=== Task ===
Extract all lines that hold "Grid" from the records below.

(Beginning of Data shown)

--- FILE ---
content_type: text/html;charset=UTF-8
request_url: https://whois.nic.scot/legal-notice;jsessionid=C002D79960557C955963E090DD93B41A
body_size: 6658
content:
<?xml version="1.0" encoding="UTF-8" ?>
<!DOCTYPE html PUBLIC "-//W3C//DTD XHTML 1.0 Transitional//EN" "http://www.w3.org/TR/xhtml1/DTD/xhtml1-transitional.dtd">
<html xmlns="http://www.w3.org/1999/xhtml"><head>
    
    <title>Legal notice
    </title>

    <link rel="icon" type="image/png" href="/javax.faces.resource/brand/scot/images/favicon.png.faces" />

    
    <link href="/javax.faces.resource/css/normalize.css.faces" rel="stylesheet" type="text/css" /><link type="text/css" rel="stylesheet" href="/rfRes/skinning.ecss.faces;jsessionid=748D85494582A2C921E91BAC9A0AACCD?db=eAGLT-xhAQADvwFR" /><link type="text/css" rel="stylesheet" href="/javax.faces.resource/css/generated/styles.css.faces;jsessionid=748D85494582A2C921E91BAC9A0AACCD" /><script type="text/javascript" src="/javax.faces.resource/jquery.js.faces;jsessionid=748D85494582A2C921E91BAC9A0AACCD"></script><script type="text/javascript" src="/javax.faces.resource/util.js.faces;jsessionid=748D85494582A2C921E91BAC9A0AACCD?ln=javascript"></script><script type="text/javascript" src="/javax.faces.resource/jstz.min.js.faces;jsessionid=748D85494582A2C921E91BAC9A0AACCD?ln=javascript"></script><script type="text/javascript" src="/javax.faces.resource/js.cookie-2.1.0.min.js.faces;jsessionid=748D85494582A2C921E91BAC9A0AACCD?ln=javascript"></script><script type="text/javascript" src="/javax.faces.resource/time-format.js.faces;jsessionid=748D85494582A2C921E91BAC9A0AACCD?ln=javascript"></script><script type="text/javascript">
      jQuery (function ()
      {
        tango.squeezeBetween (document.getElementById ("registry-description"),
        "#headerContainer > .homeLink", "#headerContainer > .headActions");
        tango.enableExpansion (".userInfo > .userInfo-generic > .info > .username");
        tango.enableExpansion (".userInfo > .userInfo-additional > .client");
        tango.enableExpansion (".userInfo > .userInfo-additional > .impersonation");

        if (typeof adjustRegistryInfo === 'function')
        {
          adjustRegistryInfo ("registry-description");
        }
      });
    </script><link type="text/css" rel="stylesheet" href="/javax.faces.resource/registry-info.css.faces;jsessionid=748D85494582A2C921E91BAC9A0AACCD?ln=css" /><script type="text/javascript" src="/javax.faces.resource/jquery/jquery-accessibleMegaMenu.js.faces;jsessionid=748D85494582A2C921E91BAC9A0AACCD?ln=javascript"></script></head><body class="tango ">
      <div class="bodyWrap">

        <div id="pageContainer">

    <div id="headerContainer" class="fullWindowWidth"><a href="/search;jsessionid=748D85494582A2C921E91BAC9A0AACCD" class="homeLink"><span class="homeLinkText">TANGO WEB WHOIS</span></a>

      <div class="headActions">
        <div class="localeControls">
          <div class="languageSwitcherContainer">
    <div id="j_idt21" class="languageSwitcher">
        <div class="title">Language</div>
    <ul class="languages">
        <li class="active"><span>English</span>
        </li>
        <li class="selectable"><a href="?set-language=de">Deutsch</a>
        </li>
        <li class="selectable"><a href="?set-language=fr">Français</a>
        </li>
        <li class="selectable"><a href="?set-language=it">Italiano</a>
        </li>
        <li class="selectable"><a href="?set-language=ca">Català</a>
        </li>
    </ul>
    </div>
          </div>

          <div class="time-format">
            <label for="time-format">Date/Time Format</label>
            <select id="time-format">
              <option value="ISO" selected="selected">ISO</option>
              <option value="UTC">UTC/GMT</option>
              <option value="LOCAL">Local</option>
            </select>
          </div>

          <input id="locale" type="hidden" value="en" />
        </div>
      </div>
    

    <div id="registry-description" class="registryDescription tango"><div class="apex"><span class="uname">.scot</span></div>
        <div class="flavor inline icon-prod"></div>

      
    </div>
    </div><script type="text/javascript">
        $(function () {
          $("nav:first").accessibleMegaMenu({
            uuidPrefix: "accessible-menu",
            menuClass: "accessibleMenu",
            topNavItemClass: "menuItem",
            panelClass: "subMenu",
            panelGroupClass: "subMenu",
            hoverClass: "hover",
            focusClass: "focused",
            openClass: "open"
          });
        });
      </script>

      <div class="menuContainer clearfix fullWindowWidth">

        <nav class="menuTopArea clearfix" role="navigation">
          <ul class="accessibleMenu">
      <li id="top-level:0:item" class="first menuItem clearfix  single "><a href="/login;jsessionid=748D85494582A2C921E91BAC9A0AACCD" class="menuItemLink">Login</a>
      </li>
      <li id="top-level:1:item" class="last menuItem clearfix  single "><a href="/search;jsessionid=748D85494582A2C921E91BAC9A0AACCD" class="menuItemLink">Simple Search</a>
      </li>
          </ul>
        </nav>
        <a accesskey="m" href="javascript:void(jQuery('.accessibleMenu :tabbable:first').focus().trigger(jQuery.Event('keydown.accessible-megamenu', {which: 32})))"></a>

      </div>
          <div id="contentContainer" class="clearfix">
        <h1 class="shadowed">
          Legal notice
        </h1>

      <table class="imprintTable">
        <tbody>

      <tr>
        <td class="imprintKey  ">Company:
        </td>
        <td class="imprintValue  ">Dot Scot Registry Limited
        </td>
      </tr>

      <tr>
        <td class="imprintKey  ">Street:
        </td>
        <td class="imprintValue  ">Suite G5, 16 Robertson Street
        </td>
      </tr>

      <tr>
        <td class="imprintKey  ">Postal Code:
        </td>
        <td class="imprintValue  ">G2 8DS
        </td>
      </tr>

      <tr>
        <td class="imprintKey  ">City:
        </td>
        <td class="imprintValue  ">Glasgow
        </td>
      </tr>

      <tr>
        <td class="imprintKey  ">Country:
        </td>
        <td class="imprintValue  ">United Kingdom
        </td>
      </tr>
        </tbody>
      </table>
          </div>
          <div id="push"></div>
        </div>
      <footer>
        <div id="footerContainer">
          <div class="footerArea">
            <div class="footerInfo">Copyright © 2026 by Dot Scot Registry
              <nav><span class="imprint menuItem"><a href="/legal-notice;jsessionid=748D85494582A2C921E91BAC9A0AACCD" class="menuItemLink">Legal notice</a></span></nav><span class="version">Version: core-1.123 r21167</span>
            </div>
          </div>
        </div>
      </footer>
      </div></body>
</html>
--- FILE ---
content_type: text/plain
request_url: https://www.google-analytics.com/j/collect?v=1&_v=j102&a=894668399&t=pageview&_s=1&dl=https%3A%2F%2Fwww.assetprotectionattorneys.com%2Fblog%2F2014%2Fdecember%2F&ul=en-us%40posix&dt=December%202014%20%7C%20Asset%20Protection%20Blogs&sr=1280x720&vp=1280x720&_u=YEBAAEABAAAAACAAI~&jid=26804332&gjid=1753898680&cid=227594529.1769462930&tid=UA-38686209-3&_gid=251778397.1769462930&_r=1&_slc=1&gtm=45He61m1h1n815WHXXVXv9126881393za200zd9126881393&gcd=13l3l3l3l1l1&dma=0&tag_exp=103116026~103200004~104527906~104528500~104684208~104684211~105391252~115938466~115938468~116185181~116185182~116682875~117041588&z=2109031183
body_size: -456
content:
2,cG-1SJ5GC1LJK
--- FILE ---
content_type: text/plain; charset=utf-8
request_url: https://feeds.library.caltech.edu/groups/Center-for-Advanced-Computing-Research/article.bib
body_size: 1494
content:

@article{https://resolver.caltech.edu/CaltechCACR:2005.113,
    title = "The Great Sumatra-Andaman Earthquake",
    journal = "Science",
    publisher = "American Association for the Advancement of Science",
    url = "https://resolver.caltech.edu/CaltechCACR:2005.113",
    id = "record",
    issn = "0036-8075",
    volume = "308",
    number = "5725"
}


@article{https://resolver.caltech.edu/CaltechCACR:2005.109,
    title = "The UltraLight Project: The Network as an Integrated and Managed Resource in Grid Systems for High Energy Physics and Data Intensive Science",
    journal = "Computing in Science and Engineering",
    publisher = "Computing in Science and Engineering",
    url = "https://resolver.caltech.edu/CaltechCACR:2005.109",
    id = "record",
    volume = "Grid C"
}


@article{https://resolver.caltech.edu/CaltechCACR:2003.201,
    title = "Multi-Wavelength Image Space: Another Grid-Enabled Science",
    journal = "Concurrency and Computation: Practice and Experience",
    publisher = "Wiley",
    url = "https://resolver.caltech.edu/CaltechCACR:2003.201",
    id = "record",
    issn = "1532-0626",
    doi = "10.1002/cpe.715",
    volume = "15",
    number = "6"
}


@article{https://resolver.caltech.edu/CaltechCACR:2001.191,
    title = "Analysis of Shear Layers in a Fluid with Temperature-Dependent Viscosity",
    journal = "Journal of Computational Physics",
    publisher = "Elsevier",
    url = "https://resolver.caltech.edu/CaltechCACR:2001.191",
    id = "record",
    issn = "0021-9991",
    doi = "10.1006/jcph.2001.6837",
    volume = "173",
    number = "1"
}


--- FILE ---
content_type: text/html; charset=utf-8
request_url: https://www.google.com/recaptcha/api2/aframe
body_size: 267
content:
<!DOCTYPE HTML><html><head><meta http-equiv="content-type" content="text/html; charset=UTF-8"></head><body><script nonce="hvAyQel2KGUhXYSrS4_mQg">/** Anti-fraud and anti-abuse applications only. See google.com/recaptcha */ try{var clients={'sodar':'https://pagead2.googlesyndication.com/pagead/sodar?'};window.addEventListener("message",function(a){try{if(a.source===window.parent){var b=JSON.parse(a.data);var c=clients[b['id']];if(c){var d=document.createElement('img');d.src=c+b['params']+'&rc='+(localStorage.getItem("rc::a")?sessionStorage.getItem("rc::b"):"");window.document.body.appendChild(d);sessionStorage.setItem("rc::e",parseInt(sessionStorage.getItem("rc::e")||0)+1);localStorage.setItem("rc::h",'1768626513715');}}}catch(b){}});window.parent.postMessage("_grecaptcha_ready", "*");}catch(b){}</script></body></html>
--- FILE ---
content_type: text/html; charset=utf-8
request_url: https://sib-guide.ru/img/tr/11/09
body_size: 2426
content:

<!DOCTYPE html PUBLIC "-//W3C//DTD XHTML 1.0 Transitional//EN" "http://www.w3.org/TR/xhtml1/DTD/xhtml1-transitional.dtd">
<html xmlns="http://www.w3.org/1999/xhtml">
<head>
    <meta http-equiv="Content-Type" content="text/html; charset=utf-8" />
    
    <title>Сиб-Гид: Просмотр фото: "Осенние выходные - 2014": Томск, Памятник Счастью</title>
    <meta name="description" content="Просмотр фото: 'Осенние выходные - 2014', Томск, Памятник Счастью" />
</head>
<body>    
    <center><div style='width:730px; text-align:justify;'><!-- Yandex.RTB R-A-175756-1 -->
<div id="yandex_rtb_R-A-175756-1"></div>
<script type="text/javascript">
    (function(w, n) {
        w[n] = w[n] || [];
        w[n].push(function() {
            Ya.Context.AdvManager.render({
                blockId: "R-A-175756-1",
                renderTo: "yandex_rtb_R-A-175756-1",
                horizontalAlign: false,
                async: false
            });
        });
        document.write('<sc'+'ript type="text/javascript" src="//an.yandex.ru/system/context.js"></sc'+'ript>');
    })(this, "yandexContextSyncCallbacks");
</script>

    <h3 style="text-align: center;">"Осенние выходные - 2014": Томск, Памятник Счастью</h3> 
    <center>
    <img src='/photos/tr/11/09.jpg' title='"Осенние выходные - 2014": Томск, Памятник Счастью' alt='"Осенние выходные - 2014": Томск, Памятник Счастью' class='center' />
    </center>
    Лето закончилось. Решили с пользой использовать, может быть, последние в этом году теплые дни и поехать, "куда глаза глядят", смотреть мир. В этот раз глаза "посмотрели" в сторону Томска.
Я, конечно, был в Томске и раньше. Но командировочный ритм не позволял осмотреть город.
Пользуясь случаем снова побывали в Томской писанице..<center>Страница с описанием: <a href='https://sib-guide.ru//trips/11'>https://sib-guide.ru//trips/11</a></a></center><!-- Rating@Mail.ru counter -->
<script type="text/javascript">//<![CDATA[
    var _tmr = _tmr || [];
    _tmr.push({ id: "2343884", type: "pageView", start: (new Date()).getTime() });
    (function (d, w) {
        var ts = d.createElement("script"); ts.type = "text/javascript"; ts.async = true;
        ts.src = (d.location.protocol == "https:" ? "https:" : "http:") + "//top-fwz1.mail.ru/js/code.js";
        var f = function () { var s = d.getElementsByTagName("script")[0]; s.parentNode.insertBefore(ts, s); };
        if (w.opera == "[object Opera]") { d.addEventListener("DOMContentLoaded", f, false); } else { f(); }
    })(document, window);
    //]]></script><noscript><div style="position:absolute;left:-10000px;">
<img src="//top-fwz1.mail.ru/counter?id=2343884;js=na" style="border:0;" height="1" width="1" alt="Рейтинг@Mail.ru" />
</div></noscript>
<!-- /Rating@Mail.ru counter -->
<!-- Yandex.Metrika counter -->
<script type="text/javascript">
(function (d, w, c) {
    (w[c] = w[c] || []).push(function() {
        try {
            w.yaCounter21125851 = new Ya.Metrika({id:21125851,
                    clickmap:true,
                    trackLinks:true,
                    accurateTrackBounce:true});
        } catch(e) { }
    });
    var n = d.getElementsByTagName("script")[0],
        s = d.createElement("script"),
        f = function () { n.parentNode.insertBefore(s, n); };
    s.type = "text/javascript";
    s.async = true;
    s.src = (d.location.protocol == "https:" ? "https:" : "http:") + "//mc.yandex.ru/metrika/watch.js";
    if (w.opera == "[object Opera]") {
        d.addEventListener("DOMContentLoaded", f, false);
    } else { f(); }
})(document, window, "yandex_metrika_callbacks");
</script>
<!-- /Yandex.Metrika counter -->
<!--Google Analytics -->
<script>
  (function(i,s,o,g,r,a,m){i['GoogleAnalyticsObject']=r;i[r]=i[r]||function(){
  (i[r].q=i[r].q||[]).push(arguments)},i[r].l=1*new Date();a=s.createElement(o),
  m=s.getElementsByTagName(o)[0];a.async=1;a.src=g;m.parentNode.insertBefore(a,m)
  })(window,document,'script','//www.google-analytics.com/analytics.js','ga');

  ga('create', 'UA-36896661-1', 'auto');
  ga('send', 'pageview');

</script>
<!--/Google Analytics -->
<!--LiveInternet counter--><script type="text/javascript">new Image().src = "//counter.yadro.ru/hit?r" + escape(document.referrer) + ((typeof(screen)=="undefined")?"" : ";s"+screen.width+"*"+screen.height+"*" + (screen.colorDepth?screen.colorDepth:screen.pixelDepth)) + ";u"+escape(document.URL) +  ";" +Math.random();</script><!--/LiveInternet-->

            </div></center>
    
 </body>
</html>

(End of Data shown)

=== Task solution ===
    title = "The UltraLight Project: The Network as an Integrated and Managed Resource in Grid Systems for High Energy Physics and Data Intensive Science",
    volume = "Grid C"
    title = "Multi-Wavelength Image Space: Another Grid-Enabled Science",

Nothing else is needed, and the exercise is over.